You’d be forgiven for thinking that green energy, electricity markets and politics appear complicated. A couple of weeks back we saw Greenpeace criticising the UK Government’s UK Export Finance scheme’s decision to loan $1bn in funding packages to a deal including Pemex (the Mexican oil group) calling the coalition government’s green credentials into doubt. Last week German electricity giant (and UK ‘big six’ energy supplier) E.ON posted record annual losses blaming subsidised wind and solar for the downward trend in wholesale electricity prices. But we also know the EIS / SEIS tax breaks for investors that has driven the growth of the UK renewables sector ended for solar and wind back in 2014, so how can they be affecting the market now?
Meanwhile as the UK election campaign gets underway, Labour proposes to introduce price-cutting powers for the UK regulator Ofgem, prompting big UK energy market players to respond by saying it would undermine confidence in the energy market and might even lead the regulator to raise prices.
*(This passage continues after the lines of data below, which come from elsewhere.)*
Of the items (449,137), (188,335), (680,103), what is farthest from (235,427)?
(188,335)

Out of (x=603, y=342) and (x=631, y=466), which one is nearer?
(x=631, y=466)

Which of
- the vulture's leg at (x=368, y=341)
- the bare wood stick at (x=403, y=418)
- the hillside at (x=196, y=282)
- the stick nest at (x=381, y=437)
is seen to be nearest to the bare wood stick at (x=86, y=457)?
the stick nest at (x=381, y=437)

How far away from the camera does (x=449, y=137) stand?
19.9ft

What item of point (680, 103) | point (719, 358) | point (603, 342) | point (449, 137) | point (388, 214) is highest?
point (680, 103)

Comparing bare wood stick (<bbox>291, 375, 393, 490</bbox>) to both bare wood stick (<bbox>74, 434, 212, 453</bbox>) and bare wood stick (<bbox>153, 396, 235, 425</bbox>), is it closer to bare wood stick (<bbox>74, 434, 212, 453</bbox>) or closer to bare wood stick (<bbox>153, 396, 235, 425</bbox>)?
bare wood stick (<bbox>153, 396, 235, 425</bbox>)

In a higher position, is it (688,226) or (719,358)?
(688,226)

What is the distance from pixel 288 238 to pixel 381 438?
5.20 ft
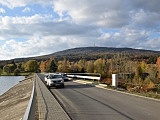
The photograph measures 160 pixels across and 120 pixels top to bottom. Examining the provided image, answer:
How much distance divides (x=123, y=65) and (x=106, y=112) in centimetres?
9613

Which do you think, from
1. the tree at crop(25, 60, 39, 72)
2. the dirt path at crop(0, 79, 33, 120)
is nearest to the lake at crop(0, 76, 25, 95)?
the dirt path at crop(0, 79, 33, 120)

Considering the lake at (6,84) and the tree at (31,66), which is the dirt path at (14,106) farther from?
the tree at (31,66)

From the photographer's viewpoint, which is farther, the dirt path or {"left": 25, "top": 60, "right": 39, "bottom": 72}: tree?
{"left": 25, "top": 60, "right": 39, "bottom": 72}: tree

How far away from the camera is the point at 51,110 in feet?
46.5

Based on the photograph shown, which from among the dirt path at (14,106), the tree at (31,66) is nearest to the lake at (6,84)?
the dirt path at (14,106)

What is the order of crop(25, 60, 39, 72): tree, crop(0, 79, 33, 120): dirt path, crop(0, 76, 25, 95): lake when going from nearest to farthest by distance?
1. crop(0, 79, 33, 120): dirt path
2. crop(0, 76, 25, 95): lake
3. crop(25, 60, 39, 72): tree

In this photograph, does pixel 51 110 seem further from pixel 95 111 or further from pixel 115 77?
pixel 115 77

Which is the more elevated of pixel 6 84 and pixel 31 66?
pixel 31 66

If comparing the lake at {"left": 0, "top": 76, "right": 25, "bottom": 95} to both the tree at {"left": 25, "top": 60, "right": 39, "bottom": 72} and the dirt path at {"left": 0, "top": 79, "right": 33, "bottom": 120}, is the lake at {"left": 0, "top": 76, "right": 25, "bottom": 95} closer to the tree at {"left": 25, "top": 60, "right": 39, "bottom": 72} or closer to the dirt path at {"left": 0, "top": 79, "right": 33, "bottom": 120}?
the dirt path at {"left": 0, "top": 79, "right": 33, "bottom": 120}

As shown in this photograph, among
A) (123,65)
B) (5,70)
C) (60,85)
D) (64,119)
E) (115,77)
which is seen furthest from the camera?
(5,70)

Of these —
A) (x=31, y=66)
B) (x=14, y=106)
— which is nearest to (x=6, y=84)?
(x=14, y=106)

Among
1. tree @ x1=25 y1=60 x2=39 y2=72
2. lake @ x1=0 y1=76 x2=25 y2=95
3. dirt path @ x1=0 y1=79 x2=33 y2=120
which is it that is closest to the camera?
dirt path @ x1=0 y1=79 x2=33 y2=120

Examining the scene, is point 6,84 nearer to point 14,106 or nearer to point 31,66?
point 14,106

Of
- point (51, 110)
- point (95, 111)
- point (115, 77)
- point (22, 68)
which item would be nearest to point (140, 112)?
point (95, 111)
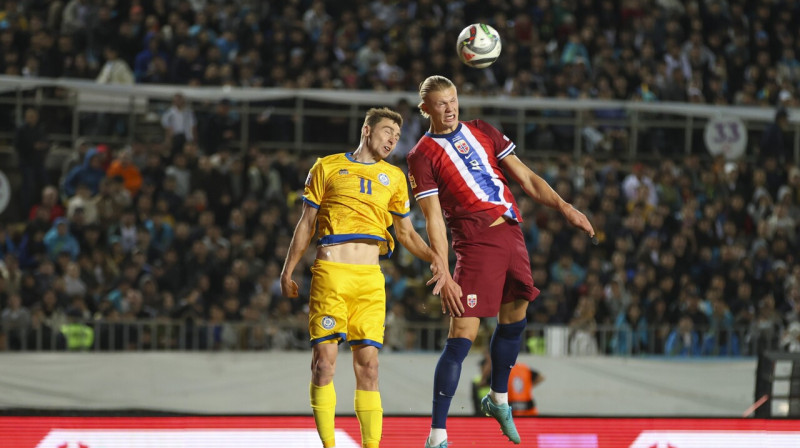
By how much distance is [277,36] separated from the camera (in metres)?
18.5

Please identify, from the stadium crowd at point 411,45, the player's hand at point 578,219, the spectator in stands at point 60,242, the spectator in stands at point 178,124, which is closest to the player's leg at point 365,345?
the player's hand at point 578,219

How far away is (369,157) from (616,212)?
31.6ft

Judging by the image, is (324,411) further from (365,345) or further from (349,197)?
(349,197)

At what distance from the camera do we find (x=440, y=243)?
7.76 metres

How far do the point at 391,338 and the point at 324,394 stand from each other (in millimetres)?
6767

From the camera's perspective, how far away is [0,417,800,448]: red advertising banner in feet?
26.7

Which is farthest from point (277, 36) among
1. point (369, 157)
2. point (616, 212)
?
point (369, 157)

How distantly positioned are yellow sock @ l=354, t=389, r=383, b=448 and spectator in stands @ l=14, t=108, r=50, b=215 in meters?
9.81

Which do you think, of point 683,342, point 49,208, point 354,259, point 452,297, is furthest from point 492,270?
point 49,208

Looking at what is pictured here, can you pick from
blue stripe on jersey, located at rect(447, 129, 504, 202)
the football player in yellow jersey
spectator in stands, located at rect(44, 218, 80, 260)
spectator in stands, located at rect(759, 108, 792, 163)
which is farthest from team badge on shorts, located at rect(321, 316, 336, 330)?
spectator in stands, located at rect(759, 108, 792, 163)

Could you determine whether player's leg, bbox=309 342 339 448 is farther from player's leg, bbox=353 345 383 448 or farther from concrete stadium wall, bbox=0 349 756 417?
concrete stadium wall, bbox=0 349 756 417

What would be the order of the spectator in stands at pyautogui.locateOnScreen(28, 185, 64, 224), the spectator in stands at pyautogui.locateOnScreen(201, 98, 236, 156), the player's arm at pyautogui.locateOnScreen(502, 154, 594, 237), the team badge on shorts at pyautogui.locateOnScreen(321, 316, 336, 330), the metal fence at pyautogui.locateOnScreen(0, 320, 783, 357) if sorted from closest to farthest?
the team badge on shorts at pyautogui.locateOnScreen(321, 316, 336, 330), the player's arm at pyautogui.locateOnScreen(502, 154, 594, 237), the metal fence at pyautogui.locateOnScreen(0, 320, 783, 357), the spectator in stands at pyautogui.locateOnScreen(28, 185, 64, 224), the spectator in stands at pyautogui.locateOnScreen(201, 98, 236, 156)

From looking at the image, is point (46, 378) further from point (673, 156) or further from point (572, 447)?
point (673, 156)

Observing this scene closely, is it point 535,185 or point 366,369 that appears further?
point 535,185
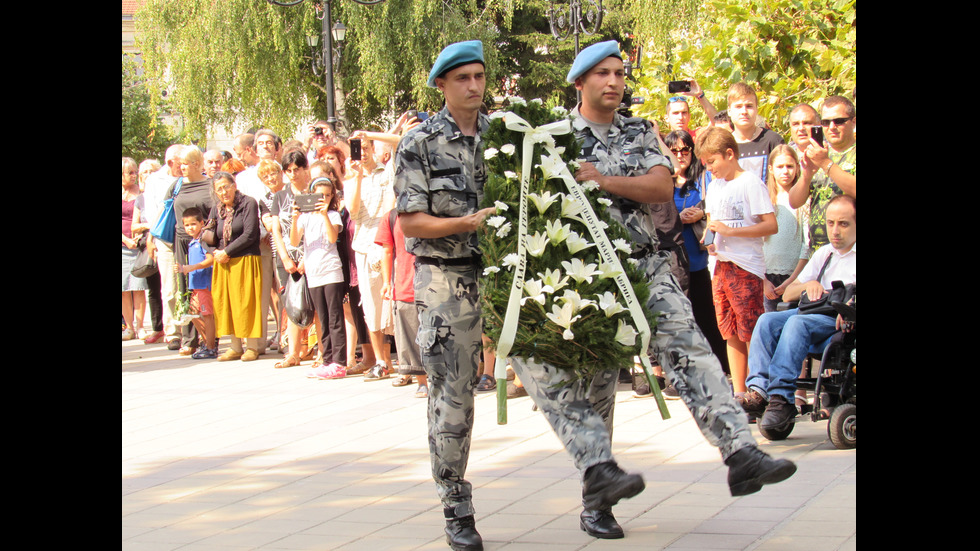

Add this market uncertainty to the recent (controversial) CfD auctions for government green energy contracts in the UK, coupled with accusations that the energy lobby have donated millions to political campaigns and have the Conservative party in their pocket (as some commentators have reported). It’s hard to pick your way through the news and really get a feel for who’s making the most convincing argument.
When you step back from the cut and thrust of political campaigning and the media spotlight on energy prices in recession-hit Europe, however, a simple explanation does emerge. The political issues hinge on the political parties’ green policy credentials. Backing oil projects in Mexico or accepting donations from energy companies whilst cutting back on tax breaks for renewables casts doubt on emissions reductions pledges and rhetoric. The economic challenges faced by energy suppliers, and getting the best deal for consumers, casts doubt on there being a cohesive, predictable medium to long term energy policy in the UK.
However, what ties the political and economic threads together is carbon, or more to the point, the depressed carbon market and the apparent lack of prioritising carbon at the core of all energy policies. This feels like a major flaw in every party’s thinking because reducing carbon emissions was the motivation for the policies we have now, but they are creating political confusion, market disruptions and critically failing to address carbon emissions in a meaningful or sustainable way.
Whereas the energy market has long been manipulated by indirect subsidies for renewables, and investments have been artificially buoyed by tax reliefs, the carbon market has slumped from a €30 high in the EU (2006) to a permanent low level around €6 now. Moreover, carbon markets around the world are hit and miss, underdeveloped or non-existent. The Clean Development Mechanism and other Kyoto inspired carbon reductions schemes simply haven’t delivered the reductions needed as a result of the low cost of carbon and the glut of allowances in the EU and USA. There’s no doubt that the CDM (and its European equivalent the Joint Implementation) have been far and away the most successful emissions reducing mechanisms to date, but in the big picture they’ve only managed to slow the rise of emissions rather than reduce them in real terms.
This picture might be improved when you consider about 900 million EU carbon allowances are planned to be revoked in a process called “backloading”, but that’s a temporary fix to try and stimulate the EU market. There are 46 carbon markets in the world, but they account for only 12% of global emissions. But carbon (and reducing emissions of it) remains the basic motivation for the political battles that have spawned the complex, messy situation in UK energy policy and created the indirect subsidy schemes and tax incentives that are now being scaled back and removed.
So in a way, we can predict a lot more name calling and market instability until the carbon policy issue is solved. Pundits and NGOs are predicting carbon prices will rise, estimating cap-and-trade will be the government policy that most countries will adopt. It’s already present in China, some EU countries and a handful of US states, and it seems to be working. Until cap-and-trade becomes part of UK energy policy, or we follow the Swedish example of a full blown carbon tax, the political scene and the energy market will remain chaotic. In the mean time, investors would be wise to look for projects in South America where the geography and growing economic stability means CO2e reducing energy projects make more sense than fossils without the need for complex political interference in domestic energy markets.